Traditional Culture Encyclopedia - The 24 Solar Terms - When ion exchange and gel chromatography are packed in the column, bubbles will appear. How to deal with nodules?

When ion exchange and gel chromatography are packed in the column, bubbles will appear. How to deal with nodules?

You can wet the chromatographic column with an appropriate amount of organic solvent. If the chromatographic column is small, stir it evenly with a glass rod to eliminate bubbles.

Whether it is a dry column or a wet column, chromatographic liquid should be added, and there should be no bubbles at first. It is necessary to continuously elute with eluent, and elute the column with prepared reagent, which can not only eliminate bubbles, but also make silica gel fully settle, so as to make the chromatographic effect better. After there is no bubble in the column, the sample is analyzed by chromatography with eluent.

If there are bubbles in the column or the tightness of each part is uneven (and there can be no faults), it will affect the seepage velocity and color uniformity. Removal means stirring with a glass rod to drive away bubbles.

Extended data:

Some cations in the aqueous solution enter the counter ion layer, while the cations originally in the counter ion layer enter the aqueous solution. This same-sex ion exchange between the counter-ion layer and the aqueous solution with normal concentration is called ion exchange.

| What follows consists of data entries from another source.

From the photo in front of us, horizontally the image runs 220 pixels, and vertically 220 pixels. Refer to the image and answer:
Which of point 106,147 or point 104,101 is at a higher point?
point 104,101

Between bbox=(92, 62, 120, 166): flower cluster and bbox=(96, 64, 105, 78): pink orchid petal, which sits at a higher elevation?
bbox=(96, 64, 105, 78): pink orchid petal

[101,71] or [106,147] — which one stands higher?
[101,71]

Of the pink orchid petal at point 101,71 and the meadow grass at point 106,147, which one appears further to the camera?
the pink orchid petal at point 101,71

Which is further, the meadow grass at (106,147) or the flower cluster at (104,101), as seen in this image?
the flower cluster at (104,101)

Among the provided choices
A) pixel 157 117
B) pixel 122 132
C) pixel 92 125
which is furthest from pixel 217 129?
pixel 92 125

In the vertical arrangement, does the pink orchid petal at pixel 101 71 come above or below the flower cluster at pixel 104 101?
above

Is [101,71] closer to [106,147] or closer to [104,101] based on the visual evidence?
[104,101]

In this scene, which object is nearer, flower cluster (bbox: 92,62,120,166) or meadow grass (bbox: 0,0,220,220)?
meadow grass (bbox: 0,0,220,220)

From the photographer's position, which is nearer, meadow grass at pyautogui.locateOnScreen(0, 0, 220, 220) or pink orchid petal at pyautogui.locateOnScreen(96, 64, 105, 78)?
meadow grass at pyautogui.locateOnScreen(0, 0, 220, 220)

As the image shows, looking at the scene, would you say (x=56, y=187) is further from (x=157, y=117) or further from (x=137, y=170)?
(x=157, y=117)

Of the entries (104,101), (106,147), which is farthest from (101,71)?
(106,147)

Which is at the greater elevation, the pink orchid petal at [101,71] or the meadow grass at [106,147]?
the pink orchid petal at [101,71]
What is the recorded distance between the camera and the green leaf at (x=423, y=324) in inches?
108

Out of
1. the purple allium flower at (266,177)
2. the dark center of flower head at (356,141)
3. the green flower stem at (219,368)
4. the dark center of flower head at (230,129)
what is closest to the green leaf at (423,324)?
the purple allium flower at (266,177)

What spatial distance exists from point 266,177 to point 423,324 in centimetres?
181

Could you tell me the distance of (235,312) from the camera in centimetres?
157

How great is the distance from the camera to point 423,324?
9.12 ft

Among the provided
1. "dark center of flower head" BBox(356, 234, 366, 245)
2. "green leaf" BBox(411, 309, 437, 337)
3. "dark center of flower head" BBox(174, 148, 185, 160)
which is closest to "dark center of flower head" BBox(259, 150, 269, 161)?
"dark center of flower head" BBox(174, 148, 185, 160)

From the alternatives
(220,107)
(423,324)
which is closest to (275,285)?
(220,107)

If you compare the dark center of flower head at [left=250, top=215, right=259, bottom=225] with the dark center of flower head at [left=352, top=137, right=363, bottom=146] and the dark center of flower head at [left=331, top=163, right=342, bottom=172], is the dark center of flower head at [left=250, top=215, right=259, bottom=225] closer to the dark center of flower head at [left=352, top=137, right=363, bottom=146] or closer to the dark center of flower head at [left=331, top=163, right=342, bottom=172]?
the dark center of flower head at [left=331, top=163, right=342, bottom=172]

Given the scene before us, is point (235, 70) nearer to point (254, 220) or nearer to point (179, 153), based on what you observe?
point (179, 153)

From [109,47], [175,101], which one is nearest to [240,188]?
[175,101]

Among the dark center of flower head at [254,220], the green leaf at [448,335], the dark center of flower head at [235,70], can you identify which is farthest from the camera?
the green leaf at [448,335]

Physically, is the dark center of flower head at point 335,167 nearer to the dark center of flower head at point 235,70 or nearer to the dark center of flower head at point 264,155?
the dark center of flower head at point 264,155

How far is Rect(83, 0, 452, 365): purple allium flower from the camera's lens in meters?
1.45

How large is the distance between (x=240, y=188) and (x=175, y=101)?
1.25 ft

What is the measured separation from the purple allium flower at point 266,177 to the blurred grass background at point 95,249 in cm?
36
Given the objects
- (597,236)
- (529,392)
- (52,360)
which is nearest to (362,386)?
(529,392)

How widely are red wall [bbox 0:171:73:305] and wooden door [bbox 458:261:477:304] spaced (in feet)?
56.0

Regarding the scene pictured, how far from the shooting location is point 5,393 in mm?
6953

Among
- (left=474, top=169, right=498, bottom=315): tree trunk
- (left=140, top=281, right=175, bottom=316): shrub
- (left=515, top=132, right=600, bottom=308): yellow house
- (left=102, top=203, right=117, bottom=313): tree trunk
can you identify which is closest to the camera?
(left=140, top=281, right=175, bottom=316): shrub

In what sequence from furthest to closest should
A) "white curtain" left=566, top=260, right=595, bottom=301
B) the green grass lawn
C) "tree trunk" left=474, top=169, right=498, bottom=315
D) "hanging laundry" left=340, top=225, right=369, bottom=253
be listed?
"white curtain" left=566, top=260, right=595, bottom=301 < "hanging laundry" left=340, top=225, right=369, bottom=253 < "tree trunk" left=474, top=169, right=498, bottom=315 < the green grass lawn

Ion exchange mainly occurs between diffusion layer and normal aqueous solution. Because the surface of clay particles is usually negatively charged, ion exchange is mainly cation exchange, so it is also called cation exchange. Ion exchange strictly abides by the equivalence law, that is, the cation equivalent entering the counter-ion layer is equal to the cation equivalent displaced from the counter-ion layer.